From the libuv discussion it seems that it is an icelake problem, can you do a

julia> versioninfo()
Julia Version 1.5.0
Commit 96786e22cc (2020-08-01 23:44 UTC)
Platform Info:
  OS: Windows (x86_64-w64-mingw32)
  CPU: Intel(R) Core(TM) i7-4770 CPU @ 3.40GHz
  WORD_SIZE: 64
  LIBM: libopenlibm
  LLVM: libLLVM-9.0.1 (ORCJIT, haswell)
Environment:
  JULIA_PKGDIR = c:\Program Files\Julia-0.6.2\packages\
  JULIA_SHELL = C:\Windows\System32\WindowsPowerShell\v1.0\powershell.exe

so, the experts can check?

It seems to be difficult to reproduce this issue, I will try later on a Windows Home version, on my Pro systems there is no issue.

Julia ships its own version of libuv. I would wait with any extrem action like reinstalling windows. It’s not clear if this helps at all. There have been some solutions in the thread regarding resetting system time on the board, removing board battery and similar tips regarding BIOS changes and updates. Those are more reasonable to test first before reinstalling windows.

Thanks for reply. Regarding cpu, my laptop isn’t Icelake, but Ryzen. Here are the details:

julia> versioninfo()
Julia Version 1.5.2
Commit 539f3ce943 (2020-09-23 23:17 UTC)
Platform Info:
  OS: Windows (x86_64-w64-mingw32)
  CPU: AMD Ryzen 7 4800HS with Radeon Graphics
  WORD_SIZE: 64
  LIBM: libopenlibm
  LLVM: libLLVM-9.0.1 (ORCJIT, znver2)
Environment:
  JULIA_NUM_THREADS = 16

Being a fresh out of the box laptop, it isn’t obvious to me whether the motherboard would be accessible, and whether it could be a issue for the warranty. I agree that the Windows update is a bit of a Hail Mary :slight_smile: I tried both Julia 1.5.2 and 1.4.2.

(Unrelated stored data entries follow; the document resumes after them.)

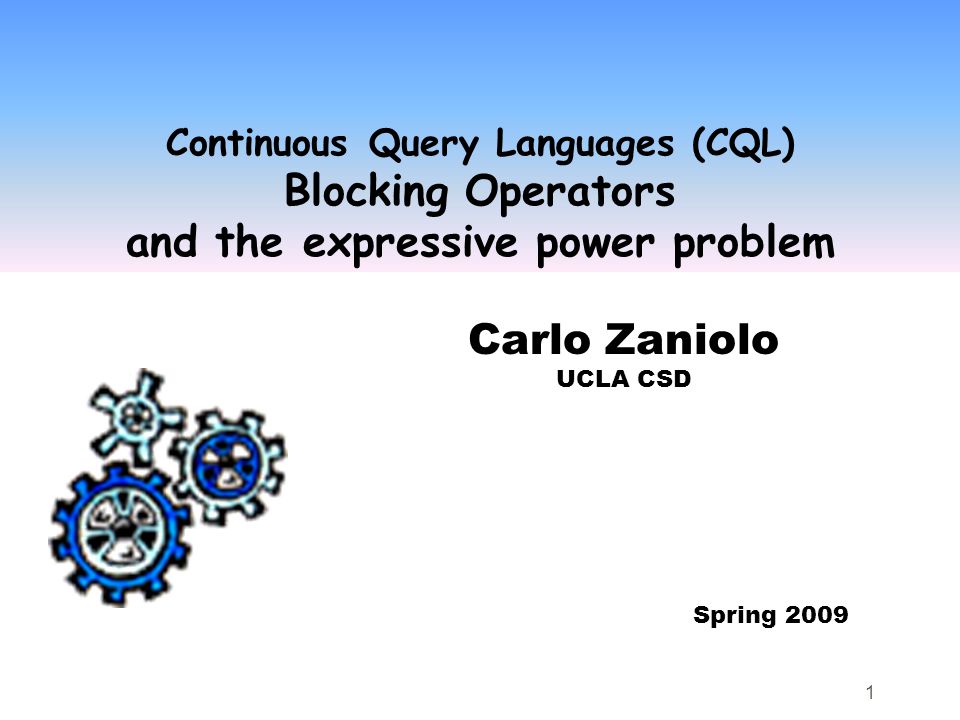 Continuous Query Languages (CQL)
Blocking Operators
and the expressive power problem

Carlo Zaniolo
UCLA CSD

Spring 2009

1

Are you aware of an application that uses libuv that could be easy to run? That could help clarify whether the issue is only with Julia’s libuv or system wide.

A BIOS update would always be possible, but again, it is not clear, if this helps and should only be done, if you feel safe enough to do this.

No, perhaps someone else can answer this. Lets wait.

This may sound like madness, but after I start the laptop following a shutdown, the bug seems to never happen. I can run the above trials blocks for 10+ times, no issue. But if I do a restart, it will crash within the first 3 to 5 calls to that script.

What could go wrong when doing restart on Windows vs a shutdown? My understanding is that a restart should be a clean operation as it clears everything, while shutdown save some state for quick reboot, so it’s really puzzling me that a restart introduces issues.

The difference maybe the BIOS here, as a Windows restart doesn’t restart the BIOS (AFAIK).